ONYX-015, dl1520, is an adenovirus that lacks the E1B 55K gene and therefore lacks the capacity to neutralize p53 during infection. This virus induces high levels of p53 and fails to grow efficiently in primary epithelial cells. However, it does replicate in many tumor cells, including those expressing wild-type p53. In these cells, ONYX-015 fails to induce active p53. This is because the pathway from Ela to p53 is disrupted through loss of p14ARF. We propose that high levels of Mdm2 activity resulting from loss of p14ARF, and high levels of Mdm2 protein resulting from activated Ras prevent accumulation of functional p53 during infection of tumor cells that retain wild-type p53.     

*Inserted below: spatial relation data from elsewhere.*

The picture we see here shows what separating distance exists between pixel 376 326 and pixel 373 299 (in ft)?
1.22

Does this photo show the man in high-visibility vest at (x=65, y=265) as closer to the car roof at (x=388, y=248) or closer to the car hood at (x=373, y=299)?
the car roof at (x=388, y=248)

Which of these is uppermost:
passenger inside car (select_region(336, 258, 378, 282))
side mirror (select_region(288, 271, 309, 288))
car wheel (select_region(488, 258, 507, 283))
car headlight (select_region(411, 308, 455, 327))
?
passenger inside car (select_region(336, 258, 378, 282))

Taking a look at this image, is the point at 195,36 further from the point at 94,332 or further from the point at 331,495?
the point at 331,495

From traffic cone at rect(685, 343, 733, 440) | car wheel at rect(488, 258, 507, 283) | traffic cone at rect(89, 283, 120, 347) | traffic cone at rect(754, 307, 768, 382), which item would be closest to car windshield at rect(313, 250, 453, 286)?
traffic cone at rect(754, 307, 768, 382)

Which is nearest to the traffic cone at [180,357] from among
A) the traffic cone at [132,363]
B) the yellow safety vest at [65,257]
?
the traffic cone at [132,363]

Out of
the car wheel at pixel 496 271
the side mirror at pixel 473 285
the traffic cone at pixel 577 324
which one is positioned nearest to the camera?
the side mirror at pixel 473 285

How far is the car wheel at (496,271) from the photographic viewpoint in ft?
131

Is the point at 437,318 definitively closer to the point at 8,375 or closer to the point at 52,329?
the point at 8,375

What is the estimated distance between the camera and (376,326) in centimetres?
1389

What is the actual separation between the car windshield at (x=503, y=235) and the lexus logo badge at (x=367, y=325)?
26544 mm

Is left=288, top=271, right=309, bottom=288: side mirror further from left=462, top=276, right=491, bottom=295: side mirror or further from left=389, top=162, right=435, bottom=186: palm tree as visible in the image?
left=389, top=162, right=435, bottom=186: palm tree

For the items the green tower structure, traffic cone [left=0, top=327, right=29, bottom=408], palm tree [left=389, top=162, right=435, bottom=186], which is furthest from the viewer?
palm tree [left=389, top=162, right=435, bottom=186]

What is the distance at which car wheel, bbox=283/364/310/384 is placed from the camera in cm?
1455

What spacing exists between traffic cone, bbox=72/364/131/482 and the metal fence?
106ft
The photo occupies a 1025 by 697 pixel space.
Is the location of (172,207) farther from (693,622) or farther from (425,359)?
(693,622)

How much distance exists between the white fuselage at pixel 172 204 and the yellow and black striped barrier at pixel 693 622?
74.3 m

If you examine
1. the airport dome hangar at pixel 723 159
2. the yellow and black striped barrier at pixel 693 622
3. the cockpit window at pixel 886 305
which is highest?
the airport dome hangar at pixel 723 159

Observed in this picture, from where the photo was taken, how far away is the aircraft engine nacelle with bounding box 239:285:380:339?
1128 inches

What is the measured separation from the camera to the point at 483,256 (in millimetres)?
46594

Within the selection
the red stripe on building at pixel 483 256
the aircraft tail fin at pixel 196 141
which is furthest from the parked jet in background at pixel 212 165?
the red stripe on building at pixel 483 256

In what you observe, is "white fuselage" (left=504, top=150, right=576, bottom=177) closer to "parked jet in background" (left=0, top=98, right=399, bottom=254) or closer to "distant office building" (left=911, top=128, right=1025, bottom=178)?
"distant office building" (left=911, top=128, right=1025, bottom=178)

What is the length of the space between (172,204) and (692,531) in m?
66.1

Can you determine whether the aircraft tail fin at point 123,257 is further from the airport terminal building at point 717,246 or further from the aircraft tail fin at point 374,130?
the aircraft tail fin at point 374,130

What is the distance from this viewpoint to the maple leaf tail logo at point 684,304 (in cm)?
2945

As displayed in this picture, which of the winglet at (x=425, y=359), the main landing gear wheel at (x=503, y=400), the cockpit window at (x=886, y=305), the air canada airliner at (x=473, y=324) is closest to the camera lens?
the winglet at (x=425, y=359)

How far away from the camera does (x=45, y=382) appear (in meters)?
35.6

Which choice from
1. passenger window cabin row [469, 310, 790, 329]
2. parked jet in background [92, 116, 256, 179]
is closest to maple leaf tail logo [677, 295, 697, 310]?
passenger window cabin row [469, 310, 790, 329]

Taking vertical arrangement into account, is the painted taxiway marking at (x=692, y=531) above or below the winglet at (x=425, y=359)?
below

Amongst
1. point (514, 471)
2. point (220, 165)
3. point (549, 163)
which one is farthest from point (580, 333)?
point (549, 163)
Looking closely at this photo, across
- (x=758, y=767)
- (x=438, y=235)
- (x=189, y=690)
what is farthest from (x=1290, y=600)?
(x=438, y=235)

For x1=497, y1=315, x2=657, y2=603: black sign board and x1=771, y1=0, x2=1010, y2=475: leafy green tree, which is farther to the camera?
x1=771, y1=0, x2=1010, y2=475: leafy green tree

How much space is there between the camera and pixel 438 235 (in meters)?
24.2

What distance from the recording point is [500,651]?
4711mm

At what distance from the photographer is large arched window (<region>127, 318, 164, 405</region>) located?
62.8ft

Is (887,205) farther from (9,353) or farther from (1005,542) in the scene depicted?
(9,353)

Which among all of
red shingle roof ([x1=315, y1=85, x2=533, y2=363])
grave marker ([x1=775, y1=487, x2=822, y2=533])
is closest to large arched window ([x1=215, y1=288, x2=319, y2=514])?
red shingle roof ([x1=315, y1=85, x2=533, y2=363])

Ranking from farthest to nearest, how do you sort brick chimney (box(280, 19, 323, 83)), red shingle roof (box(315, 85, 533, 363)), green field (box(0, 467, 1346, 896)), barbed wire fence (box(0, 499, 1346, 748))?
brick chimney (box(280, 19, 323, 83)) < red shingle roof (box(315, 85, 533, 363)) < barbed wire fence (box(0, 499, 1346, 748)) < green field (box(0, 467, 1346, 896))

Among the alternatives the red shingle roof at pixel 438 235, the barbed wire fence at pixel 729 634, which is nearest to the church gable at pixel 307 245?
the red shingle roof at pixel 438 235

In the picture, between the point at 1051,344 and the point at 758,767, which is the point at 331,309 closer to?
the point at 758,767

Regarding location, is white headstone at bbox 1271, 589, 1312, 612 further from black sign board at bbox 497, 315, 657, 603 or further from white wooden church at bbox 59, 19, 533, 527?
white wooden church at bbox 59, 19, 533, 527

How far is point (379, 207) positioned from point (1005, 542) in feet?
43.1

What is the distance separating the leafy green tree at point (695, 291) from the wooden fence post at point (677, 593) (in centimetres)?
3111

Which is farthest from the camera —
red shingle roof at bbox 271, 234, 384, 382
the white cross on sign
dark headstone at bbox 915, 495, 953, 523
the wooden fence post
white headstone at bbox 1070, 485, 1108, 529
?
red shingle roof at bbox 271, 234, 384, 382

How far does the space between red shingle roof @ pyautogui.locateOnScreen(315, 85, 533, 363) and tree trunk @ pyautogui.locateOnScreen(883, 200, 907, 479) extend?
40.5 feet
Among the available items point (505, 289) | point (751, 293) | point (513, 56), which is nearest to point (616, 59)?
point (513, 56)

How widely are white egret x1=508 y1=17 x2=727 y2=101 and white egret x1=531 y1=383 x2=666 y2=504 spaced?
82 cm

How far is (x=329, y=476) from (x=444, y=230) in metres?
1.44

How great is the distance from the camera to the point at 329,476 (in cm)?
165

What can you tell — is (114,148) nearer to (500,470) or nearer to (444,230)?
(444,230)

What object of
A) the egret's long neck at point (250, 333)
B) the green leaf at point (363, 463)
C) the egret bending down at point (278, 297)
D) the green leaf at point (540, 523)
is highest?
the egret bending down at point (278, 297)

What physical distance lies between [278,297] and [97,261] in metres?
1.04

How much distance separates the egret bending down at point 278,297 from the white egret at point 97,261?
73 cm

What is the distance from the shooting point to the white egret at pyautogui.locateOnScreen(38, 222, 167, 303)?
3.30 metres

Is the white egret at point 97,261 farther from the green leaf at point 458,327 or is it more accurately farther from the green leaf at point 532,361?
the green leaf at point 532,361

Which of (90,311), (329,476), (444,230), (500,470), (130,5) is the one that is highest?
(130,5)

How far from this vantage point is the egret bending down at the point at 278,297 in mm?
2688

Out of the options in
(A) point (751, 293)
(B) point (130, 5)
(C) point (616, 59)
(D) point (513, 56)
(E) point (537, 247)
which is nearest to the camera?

Elucidation of the molecular mechanism underlying tumor-selective replication of the oncolytic adenovirus mutant ONYX-015

Tumor-selective replicating viruses offer appealing advantages over conventional cancer therapy. ONYX-015 (dl1520) is the prototype for oncolytic adenoviral therapy. It has undergone extensive clinical testing with proven safety and evidence of promising clinical efficacy. The strategy underlying its tumor-selective cell killing is based on deletion of the viral E1B-55K gene, which is crucial for efficient viral replication in normal cells but dispensable in tumor cells. Originally, the successful replication of ONYX-015 was thought to strictly depend on deregulated p53 signaling in tumor cells. However, recent preclinical as well as clinical evidence questions this mechanism. The study by O'Shea and colleagues is of immense importance as it sheds new light into the molecular mechanism underlying the tumor-selective replication of ONYX-015. Based on these findings, modulation of the proposed molecular mechanism by pharmacologic agents or hyperthermia may largely enhance the therapeutic index of ONYX-015 for tumor cells versus normal tissue and improve clinical efficacy. Finally, new strategies to allow successful patient stratification for future clinical trials appear to be in reach, based on the reported results.